**TASK GOAL**
Go over the data and keep only the lines that include "умножь".

**STUDY MATERIAL**
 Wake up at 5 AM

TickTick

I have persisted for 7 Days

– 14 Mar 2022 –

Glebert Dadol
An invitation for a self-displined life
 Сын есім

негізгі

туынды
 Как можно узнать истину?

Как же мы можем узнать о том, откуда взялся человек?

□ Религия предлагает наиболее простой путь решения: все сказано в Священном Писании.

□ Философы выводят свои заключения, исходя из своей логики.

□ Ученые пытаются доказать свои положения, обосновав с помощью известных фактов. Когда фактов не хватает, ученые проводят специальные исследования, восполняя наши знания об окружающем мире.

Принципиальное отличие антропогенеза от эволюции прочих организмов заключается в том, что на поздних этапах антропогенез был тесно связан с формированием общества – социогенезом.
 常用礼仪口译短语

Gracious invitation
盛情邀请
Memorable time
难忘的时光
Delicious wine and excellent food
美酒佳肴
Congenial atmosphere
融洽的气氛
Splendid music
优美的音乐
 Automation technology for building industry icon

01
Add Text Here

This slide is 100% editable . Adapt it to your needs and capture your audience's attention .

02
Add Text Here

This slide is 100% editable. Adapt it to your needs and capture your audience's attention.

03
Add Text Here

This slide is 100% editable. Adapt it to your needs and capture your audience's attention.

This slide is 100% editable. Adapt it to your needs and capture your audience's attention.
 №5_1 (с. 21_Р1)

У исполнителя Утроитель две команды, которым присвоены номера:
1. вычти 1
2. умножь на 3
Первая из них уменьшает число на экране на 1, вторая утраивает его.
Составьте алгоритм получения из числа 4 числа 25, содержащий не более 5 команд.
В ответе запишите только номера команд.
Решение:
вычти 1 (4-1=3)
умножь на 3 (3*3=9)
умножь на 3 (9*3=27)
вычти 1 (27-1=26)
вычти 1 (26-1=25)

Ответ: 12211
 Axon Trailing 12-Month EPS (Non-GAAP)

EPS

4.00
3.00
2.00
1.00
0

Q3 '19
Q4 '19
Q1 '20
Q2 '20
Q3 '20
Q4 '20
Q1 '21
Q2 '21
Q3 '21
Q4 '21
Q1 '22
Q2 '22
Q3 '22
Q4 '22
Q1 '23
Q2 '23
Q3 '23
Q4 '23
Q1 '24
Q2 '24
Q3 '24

**RESPONSE TO THE TASK**
2. умножь на 3
умножь на 3 (3*3=9)
умножь на 3 (9*3=27)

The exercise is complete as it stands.